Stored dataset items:
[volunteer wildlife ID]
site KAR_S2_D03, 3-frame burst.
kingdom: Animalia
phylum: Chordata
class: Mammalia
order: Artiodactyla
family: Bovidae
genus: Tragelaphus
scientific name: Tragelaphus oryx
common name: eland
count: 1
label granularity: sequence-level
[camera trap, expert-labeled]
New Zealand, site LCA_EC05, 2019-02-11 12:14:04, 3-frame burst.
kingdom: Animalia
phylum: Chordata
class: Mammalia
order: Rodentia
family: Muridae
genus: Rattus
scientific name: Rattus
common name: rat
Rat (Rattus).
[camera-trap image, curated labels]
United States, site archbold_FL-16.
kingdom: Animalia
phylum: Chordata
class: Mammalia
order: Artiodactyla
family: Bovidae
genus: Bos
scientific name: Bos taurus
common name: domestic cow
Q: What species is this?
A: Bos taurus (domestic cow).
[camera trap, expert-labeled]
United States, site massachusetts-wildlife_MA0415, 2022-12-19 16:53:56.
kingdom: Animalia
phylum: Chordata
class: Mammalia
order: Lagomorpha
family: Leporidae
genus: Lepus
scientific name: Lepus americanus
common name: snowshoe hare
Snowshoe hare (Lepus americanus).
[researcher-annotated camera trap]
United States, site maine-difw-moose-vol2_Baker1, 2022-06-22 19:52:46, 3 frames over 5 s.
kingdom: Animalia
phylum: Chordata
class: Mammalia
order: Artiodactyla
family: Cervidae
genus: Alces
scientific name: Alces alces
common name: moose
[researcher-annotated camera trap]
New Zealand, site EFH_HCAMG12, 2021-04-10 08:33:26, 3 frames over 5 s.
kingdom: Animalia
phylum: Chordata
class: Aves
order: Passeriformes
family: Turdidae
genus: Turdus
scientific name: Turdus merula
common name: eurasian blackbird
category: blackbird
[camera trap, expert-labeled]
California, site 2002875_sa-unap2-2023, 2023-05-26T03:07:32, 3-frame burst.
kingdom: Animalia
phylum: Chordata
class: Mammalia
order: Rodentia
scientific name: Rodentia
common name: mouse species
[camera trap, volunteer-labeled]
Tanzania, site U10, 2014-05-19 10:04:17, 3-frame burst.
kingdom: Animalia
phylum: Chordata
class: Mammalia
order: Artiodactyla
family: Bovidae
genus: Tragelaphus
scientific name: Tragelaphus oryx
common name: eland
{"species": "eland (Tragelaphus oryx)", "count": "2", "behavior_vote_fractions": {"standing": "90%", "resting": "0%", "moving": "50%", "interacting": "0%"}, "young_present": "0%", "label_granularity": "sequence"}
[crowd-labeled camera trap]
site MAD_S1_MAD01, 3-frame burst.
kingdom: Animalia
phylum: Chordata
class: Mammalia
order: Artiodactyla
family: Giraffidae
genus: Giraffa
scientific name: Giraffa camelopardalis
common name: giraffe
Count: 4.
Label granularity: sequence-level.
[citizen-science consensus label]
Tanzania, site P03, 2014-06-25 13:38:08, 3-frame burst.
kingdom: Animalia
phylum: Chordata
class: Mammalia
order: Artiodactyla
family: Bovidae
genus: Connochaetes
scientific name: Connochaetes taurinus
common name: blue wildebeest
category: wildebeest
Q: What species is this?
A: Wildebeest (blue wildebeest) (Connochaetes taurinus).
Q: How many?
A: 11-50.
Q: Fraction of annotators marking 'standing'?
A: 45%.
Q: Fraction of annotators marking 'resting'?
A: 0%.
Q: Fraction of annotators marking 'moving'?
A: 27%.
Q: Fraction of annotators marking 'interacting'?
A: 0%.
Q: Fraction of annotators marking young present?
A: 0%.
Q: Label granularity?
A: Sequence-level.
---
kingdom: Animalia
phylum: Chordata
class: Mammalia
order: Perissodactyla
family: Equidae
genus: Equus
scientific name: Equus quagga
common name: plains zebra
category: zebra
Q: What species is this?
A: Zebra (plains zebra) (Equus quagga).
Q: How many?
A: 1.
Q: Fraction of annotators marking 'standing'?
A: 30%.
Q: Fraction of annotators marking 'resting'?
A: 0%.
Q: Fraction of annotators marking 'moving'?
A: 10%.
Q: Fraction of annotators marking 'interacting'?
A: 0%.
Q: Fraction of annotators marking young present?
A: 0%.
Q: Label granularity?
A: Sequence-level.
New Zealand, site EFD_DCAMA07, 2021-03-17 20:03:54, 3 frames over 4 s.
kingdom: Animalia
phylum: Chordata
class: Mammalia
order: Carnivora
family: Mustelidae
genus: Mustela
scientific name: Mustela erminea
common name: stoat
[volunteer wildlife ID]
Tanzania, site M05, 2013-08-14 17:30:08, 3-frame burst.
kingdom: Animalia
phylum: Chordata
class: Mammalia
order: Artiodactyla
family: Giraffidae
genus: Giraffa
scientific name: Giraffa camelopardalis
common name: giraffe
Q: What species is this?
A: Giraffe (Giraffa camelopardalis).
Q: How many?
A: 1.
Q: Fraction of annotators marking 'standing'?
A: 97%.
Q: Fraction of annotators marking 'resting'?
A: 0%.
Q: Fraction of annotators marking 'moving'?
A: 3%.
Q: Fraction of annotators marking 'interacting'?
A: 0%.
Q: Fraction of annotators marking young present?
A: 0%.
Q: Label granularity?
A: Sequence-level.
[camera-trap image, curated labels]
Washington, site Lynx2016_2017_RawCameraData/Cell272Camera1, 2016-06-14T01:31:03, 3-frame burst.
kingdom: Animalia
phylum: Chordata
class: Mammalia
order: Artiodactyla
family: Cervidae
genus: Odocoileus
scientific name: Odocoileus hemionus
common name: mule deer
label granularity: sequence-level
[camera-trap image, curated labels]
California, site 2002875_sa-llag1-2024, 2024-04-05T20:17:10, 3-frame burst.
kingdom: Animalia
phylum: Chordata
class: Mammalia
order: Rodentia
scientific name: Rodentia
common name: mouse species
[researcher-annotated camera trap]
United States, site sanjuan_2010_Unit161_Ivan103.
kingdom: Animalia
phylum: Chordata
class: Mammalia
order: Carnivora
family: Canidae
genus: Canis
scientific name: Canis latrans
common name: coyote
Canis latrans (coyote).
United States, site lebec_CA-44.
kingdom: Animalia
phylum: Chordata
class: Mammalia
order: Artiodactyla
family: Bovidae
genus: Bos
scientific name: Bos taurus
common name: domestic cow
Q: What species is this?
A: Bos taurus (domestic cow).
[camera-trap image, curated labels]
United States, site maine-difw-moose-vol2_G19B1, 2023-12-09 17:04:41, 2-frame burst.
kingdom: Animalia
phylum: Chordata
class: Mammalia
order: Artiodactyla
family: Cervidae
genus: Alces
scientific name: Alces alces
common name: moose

• [BRIEF] Without any change, reproduce the data in full.

• [ANSWER BOX]
[volunteer wildlife ID]
site KAR_S2_D03, 3-frame burst.
kingdom: Animalia
phylum: Chordata
class: Mammalia
order: Artiodactyla
family: Bovidae
genus: Tragelaphus
scientific name: Tragelaphus oryx
common name: eland
count: 1
label granularity: sequence-level
[camera trap, expert-labeled]
New Zealand, site LCA_EC05, 2019-02-11 12:14:04, 3-frame burst.
kingdom: Animalia
phylum: Chordata
class: Mammalia
order: Rodentia
family: Muridae
genus: Rattus
scientific name: Rattus
common name: rat
Rat (Rattus).
[camera-trap image, curated labels]
United States, site archbold_FL-16.
kingdom: Animalia
phylum: Chordata
class: Mammalia
order: Artiodactyla
family: Bovidae
genus: Bos
scientific name: Bos taurus
common name: domestic cow
Q: What species is this?
A: Bos taurus (domestic cow).
[camera trap, expert-labeled]
United States, site massachusetts-wildlife_MA0415, 2022-12-19 16:53:56.
kingdom: Animalia
phylum: Chordata
class: Mammalia
order: Lagomorpha
family: Leporidae
genus: Lepus
scientific name: Lepus americanus
common name: snowshoe hare
Snowshoe hare (Lepus americanus).
[researcher-annotated camera trap]
United States, site maine-difw-moose-vol2_Baker1, 2022-06-22 19:52:46, 3 frames over 5 s.
kingdom: Animalia
phylum: Chordata
class: Mammalia
order: Artiodactyla
family: Cervidae
genus: Alces
scientific name: Alces alces
common name: moose
[researcher-annotated camera trap]
New Zealand, site EFH_HCAMG12, 2021-04-10 08:33:26, 3 frames over 5 s.
kingdom: Animalia
phylum: Chordata
class: Aves
order: Passeriformes
family: Turdidae
genus: Turdus
scientific name: Turdus merula
common name: eurasian blackbird
category: blackbird
[camera trap, expert-labeled]
California, site 2002875_sa-unap2-2023, 2023-05-26T03:07:32, 3-frame burst.
kingdom: Animalia
phylum: Chordata
class: Mammalia
order: Rodentia
scientific name: Rodentia
common name: mouse species
[camera trap, volunteer-labeled]
Tanzania, site U10, 2014-05-19 10:04:17, 3-frame burst.
kingdom: Animalia
phylum: Chordata
class: Mammalia
order: Artiodactyla
family: Bovidae
genus: Tragelaphus
scientific name: Tragelaphus oryx
common name: eland
{"species": "eland (Tragelaphus oryx)", "count": "2", "behavior_vote_fractions": {"standing": "90%", "resting": "0%", "moving": "50%", "interacting": "0%"}, "young_present": "0%", "label_granularity": "sequence"}
[crowd-labeled camera trap]
site MAD_S1_MAD01, 3-frame burst.
kingdom: Animalia
phylum: Chordata
class: Mammalia
order: Artiodactyla
family: Giraffidae
genus: Giraffa
scientific name: Giraffa camelopardalis
common name: giraffe
Count: 4.
Label granularity: sequence-level.
[citizen-science consensus label]
Tanzania, site P03, 2014-06-25 13:38:08, 3-frame burst.
kingdom: Animalia
phylum: Chordata
class: Mammalia
order: Artiodactyla
family: Bovidae
genus: Connochaetes
scientific name: Connochaetes taurinus
common name: blue wildebeest
category: wildebeest
Q: What species is this?
A: Wildebeest (blue wildebeest) (Connochaetes taurinus).
Q: How many?
A: 11-50.
Q: Fraction of annotators marking 'standing'?
A: 45%.
Q: Fraction of annotators marking 'resting'?
A: 0%.
Q: Fraction of annotators marking 'moving'?
A: 27%.
Q: Fraction of annotators marking 'interacting'?
A: 0%.
Q: Fraction of annotators marking young present?
A: 0%.
Q: Label granularity?
A: Sequence-level.
---
kingdom: Animalia
phylum: Chordata
class: Mammalia
order: Perissodactyla
family: Equidae
genus: Equus
scientific name: Equus quagga
common name: plains zebra
category: zebra
Q: What species is this?
A: Zebra (plains zebra) (Equus quagga).
Q: How many?
A: 1.
Q: Fraction of annotators marking 'standing'?
A: 30%.
Q: Fraction of annotators marking 'resting'?
A: 0%.
Q: Fraction of annotators marking 'moving'?
A: 10%.
Q: Fraction of annotators marking 'interacting'?
A: 0%.
Q: Fraction of annotators marking young present?
A: 0%.
Q: Label granularity?
A: Sequence-level.
New Zealand, site EFD_DCAMA07, 2021-03-17 20:03:54, 3 frames over 4 s.
kingdom: Animalia
phylum: Chordata
class: Mammalia
order: Carnivora
family: Mustelidae
genus: Mustela
scientific name: Mustela erminea
common name: stoat
[volunteer wildlife ID]
Tanzania, site M05, 2013-08-14 17:30:08, 3-frame burst.
kingdom: Animalia
phylum: Chordata
class: Mammalia
order: Artiodactyla
family: Giraffidae
genus: Giraffa
scientific name: Giraffa camelopardalis
common name: giraffe
Q: What species is this?
A: Giraffe (Giraffa camelopardalis).
Q: How many?
A: 1.
Q: Fraction of annotators marking 'standing'?
A: 97%.
Q: Fraction of annotators marking 'resting'?
A: 0%.
Q: Fraction of annotators marking 'moving'?
A: 3%.
Q: Fraction of annotators marking 'interacting'?
A: 0%.
Q: Fraction of annotators marking young present?
A: 0%.
Q: Label granularity?
A: Sequence-level.
[camera-trap image, curated labels]
Washington, site Lynx2016_2017_RawCameraData/Cell272Camera1, 2016-06-14T01:31:03, 3-frame burst.
kingdom: Animalia
phylum: Chordata
class: Mammalia
order: Artiodactyla
family: Cervidae
genus: Odocoileus
scientific name: Odocoileus hemionus
common name: mule deer
label granularity: sequence-level
[camera-trap image, curated labels]
California, site 2002875_sa-llag1-2024, 2024-04-05T20:17:10, 3-frame burst.
kingdom: Animalia
phylum: Chordata
class: Mammalia
order: Rodentia
scientific name: Rodentia
common name: mouse species
[researcher-annotated camera trap]
United States, site sanjuan_2010_Unit161_Ivan103.
kingdom: Animalia
phylum: Chordata
class: Mammalia
order: Carnivora
family: Canidae
genus: Canis
scientific name: Canis latrans
common name: coyote
Canis latrans (coyote).
United States, site lebec_CA-44.
kingdom: Animalia
phylum: Chordata
class: Mammalia
order: Artiodactyla
family: Bovidae
genus: Bos
scientific name: Bos taurus
common name: domestic cow
Q: What species is this?
A: Bos taurus (domestic cow).
[camera-trap image, curated labels]
United States, site maine-difw-moose-vol2_G19B1, 2023-12-09 17:04:41, 2-frame burst.
kingdom: Animalia
phylum: Chordata
class: Mammalia
order: Artiodactyla
family: Cervidae
genus: Alces
scientific name: Alces alces
common name: moose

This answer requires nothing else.